(DATA TO EXAMINE begins)

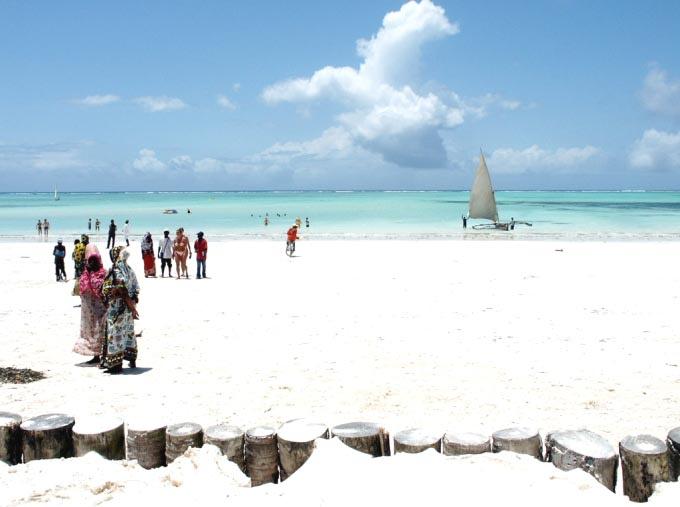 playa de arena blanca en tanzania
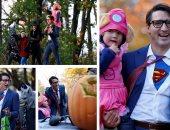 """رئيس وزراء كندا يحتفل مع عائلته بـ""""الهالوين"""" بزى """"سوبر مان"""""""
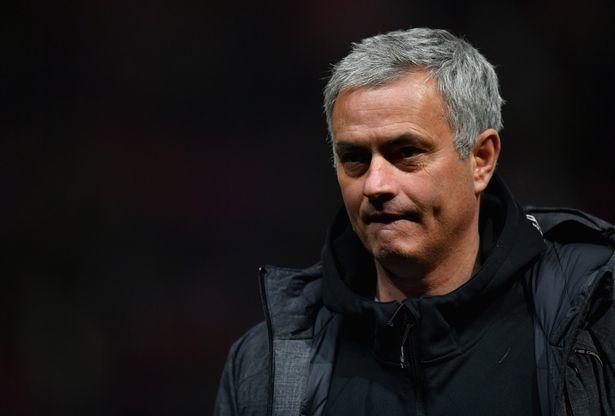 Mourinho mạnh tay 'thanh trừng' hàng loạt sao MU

(DATA TO EXAMINE ends)
(DATA TO EXAMINE begins)

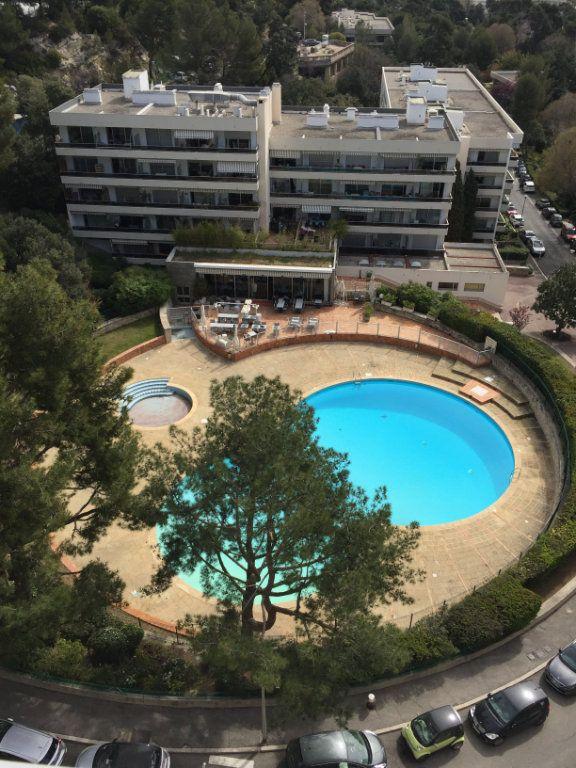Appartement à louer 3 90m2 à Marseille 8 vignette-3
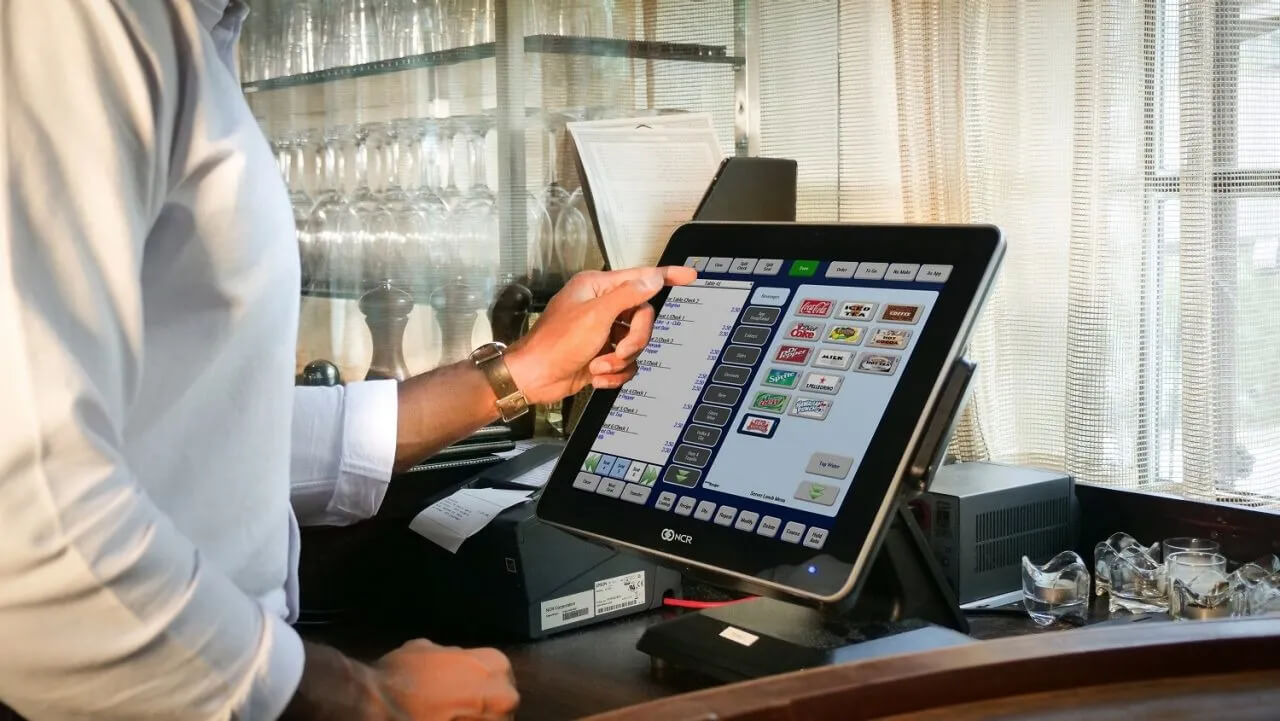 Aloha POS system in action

(DATA TO EXAMINE ends)

ACTIVITY. Reproduce exactly the lines of the data above that run from the line with "وزراء كندا يحتفل" down to the line with "Mourinho mạnh tay", both ends included. Pictures do not belong in the copy.

TASK RESULT.
 """رئيس وزراء كندا يحتفل مع عائلته بـ""""الهالوين"""" بزى """"سوبر مان"""""""
 Mourinho mạnh tay 'thanh trừng' hàng loạt sao MU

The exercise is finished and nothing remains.